Recorded data
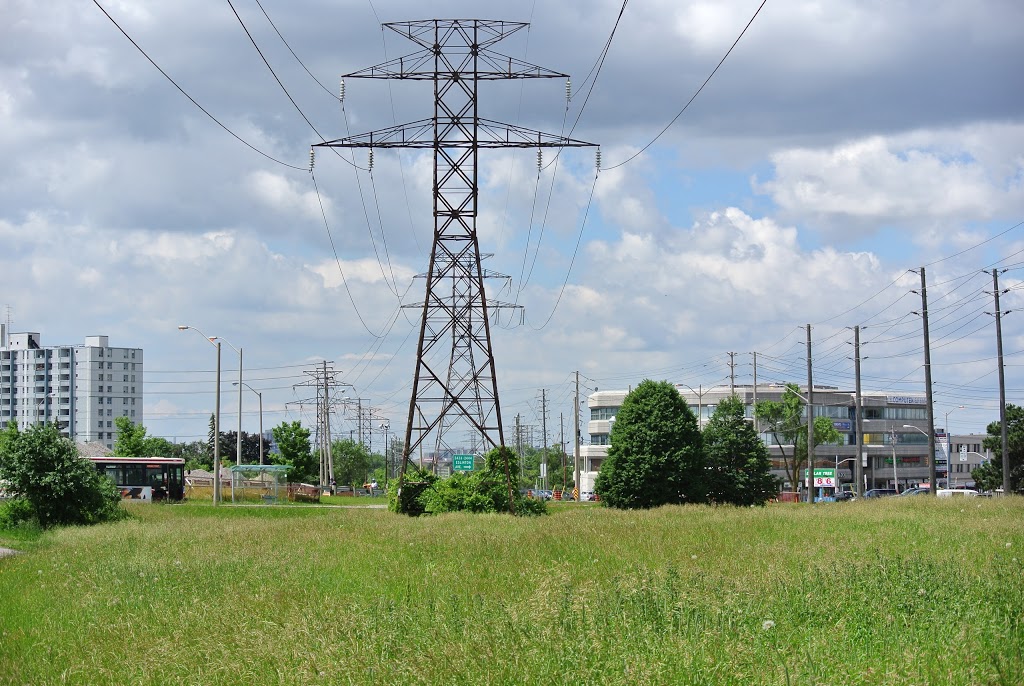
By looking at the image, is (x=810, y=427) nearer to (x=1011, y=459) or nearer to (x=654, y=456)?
(x=1011, y=459)

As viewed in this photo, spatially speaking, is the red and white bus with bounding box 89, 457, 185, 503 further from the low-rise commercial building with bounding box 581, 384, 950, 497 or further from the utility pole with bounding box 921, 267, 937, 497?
the low-rise commercial building with bounding box 581, 384, 950, 497

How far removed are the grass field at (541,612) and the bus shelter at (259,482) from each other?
4230cm

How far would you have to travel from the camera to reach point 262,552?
68.7 ft

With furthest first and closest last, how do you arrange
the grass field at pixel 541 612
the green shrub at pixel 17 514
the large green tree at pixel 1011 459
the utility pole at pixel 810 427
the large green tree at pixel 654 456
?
the large green tree at pixel 1011 459, the utility pole at pixel 810 427, the large green tree at pixel 654 456, the green shrub at pixel 17 514, the grass field at pixel 541 612

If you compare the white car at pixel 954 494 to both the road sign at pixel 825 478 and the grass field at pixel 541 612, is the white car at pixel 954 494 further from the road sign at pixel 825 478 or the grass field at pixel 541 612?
the grass field at pixel 541 612

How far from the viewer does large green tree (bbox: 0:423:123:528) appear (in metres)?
37.2

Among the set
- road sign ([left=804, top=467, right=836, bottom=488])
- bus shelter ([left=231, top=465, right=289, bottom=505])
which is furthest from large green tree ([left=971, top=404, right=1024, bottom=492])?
bus shelter ([left=231, top=465, right=289, bottom=505])

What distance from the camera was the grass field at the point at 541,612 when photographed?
8539 mm

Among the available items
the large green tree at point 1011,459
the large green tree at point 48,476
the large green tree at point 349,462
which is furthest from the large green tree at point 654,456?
the large green tree at point 349,462

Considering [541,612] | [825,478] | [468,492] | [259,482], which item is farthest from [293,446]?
[541,612]

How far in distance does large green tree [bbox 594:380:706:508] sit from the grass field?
70.9 feet

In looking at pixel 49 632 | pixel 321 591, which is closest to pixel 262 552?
pixel 321 591

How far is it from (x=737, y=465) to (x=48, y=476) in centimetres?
2763

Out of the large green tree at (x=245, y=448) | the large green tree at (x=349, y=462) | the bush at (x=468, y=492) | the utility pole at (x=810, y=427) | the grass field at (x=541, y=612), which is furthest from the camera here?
the large green tree at (x=349, y=462)
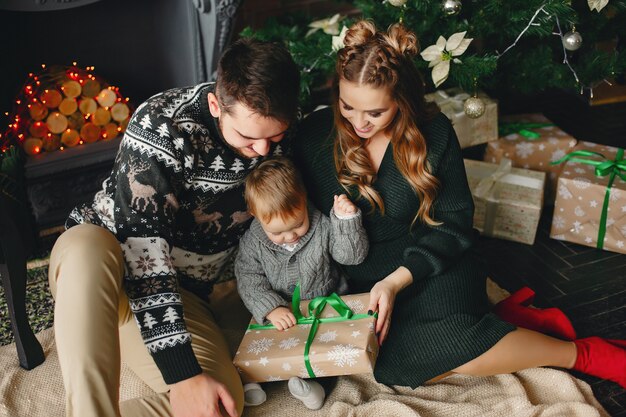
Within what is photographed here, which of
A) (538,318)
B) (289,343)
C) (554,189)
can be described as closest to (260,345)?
(289,343)

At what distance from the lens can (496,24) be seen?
2.43 metres

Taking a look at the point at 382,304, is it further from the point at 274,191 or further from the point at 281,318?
the point at 274,191

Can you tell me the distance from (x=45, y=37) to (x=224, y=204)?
1310 millimetres

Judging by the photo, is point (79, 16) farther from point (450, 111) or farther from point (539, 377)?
point (539, 377)

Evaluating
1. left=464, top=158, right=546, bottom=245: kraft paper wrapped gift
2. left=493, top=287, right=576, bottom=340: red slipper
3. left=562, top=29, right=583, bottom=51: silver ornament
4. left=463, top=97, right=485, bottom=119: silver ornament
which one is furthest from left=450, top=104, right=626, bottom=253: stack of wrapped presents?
left=493, top=287, right=576, bottom=340: red slipper

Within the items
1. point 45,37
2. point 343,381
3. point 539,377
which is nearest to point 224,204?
point 343,381

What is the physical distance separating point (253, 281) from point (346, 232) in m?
0.31

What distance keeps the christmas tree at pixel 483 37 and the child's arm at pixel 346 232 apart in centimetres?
79

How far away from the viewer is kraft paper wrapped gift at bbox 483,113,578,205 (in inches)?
104

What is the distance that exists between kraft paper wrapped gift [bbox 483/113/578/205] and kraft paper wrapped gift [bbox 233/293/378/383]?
4.13 feet

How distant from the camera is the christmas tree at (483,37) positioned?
231cm

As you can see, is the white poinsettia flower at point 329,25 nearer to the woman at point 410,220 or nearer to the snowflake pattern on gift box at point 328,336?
the woman at point 410,220

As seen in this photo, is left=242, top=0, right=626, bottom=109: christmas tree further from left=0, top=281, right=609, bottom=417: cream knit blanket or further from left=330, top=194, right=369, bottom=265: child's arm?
left=0, top=281, right=609, bottom=417: cream knit blanket

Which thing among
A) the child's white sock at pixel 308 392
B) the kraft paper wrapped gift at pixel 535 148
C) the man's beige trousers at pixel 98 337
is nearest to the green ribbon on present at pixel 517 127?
the kraft paper wrapped gift at pixel 535 148
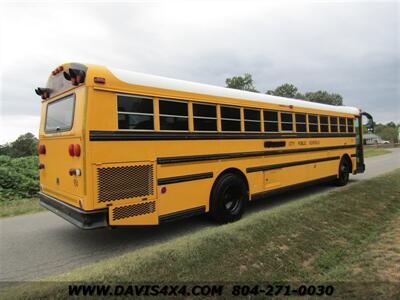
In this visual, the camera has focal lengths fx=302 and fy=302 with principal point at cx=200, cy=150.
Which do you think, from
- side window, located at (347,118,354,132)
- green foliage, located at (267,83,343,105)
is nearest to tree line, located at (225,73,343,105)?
green foliage, located at (267,83,343,105)

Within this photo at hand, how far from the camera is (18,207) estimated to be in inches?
287

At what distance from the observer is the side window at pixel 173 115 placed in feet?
14.9

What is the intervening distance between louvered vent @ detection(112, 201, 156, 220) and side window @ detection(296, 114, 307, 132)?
14.6ft

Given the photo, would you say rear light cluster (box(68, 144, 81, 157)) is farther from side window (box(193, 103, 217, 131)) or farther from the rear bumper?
side window (box(193, 103, 217, 131))

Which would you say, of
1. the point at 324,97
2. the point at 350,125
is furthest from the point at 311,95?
the point at 350,125

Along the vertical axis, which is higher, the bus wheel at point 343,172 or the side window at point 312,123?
the side window at point 312,123

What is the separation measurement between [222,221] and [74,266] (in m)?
2.54

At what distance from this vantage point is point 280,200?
7.60 meters

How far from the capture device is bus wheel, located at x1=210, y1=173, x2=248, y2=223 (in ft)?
17.4

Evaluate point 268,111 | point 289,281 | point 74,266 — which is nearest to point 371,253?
point 289,281

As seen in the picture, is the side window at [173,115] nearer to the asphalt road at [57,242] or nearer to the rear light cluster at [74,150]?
the rear light cluster at [74,150]

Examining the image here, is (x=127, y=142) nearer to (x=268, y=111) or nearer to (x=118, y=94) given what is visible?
(x=118, y=94)

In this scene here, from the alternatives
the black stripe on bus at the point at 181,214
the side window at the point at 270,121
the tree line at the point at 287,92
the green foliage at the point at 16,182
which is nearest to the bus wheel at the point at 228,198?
the black stripe on bus at the point at 181,214

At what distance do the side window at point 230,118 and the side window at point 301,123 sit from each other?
2261 millimetres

* **Exercise goal**
Starting at the first line of the entries and stopping after the line that contains "the large green tree at pixel 1011 459, the", reproduce every line unchanged, both ends included. Omit the pictures from your answer.

* **Written answer**
By looking at the image, is (x=810, y=427) nearer to (x=1011, y=459) or nearer to (x=654, y=456)?
(x=1011, y=459)

As viewed in this photo, spatially speaking, is the red and white bus with bounding box 89, 457, 185, 503 further from the low-rise commercial building with bounding box 581, 384, 950, 497 or further from the utility pole with bounding box 921, 267, 937, 497?
the low-rise commercial building with bounding box 581, 384, 950, 497

How far removed are the grass field at (541,612) and the bus shelter at (259,482) from each other?
4230cm

How far would you have to travel from the camera to reach point 262,552?
68.7 ft

With furthest first and closest last, how do you arrange
the grass field at pixel 541 612
the green shrub at pixel 17 514
the large green tree at pixel 1011 459
the utility pole at pixel 810 427
the large green tree at pixel 654 456
?
the large green tree at pixel 1011 459, the utility pole at pixel 810 427, the large green tree at pixel 654 456, the green shrub at pixel 17 514, the grass field at pixel 541 612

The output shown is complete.